The self-homeomorphisms of a handlebody act on the curve complex in a way that preserves the corresponding handlebody set. For the two handlebodies in a Heegaard splitting, the intersection of their mapping class groups (as subgroups of the mapping class group of the surface) is precisely the mapping class group of the Heegaard splitting (the group of automorphisms of the ambient manifold that take each handlebody onto itself.) In addition to the intersection, one can also consider the subgroup of the mapping class group for the surface generated by the mapping class groups of the handlebodies. Yair asks whether this group is a free product with amalgamation of the mapping class groups of the handlebodies, amalgamated along their intersection. It seems like a reasonable problem.

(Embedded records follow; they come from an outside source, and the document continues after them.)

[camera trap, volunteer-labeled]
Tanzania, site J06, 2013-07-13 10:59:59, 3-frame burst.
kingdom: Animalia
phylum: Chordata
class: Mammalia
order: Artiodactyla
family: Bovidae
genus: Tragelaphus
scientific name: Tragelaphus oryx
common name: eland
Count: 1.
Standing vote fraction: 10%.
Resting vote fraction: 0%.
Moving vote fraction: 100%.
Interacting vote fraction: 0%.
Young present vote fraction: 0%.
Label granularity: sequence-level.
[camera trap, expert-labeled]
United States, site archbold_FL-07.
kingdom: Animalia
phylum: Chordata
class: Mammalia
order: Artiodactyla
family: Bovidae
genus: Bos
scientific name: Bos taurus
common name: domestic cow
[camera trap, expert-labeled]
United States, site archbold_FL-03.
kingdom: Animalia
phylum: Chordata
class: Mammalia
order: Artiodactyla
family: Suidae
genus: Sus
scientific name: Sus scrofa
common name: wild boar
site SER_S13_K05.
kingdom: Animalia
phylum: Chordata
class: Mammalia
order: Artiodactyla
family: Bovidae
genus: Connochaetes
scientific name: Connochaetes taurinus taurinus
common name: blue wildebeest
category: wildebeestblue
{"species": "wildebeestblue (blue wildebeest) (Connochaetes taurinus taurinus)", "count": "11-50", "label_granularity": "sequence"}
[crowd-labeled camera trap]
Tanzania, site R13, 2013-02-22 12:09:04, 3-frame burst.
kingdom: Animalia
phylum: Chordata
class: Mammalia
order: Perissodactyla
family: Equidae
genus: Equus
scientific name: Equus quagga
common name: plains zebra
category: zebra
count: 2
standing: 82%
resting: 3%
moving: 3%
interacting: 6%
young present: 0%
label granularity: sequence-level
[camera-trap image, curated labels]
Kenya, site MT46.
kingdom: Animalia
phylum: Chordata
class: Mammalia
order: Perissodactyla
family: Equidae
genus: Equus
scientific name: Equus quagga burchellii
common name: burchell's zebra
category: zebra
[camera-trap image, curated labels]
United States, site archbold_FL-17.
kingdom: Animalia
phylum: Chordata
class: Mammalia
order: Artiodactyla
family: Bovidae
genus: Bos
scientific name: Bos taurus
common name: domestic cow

Second, Yair suggests looking at the set of all loops in the curve complex for the Heegaard surface that are homotopy trivial in the ambient manifold. The loops in the handlebody sets are all homotopy trivial, and in fact are all unknots. Loops outside the handlebody set may also be homotopy trivial, whether or not they’re unknotted. For example, in a Heegaard splitting of the 3-sphere, every loop in the curve complex is homotopy trivial. Yair asks when the set of homotopy trivial loops is equal to the image of the handlebody sets under the action of the group generated by the mapping class groups of the handlebodies. My guess is that this is not true except in a few simple cases, though it seems more reasonable that the first set is always contained in the second. Given a 3-manifold with a homogeneous metric, one might also ask what the set of loops that are isotopic to geodesics looks like. This is probably a much harder problem.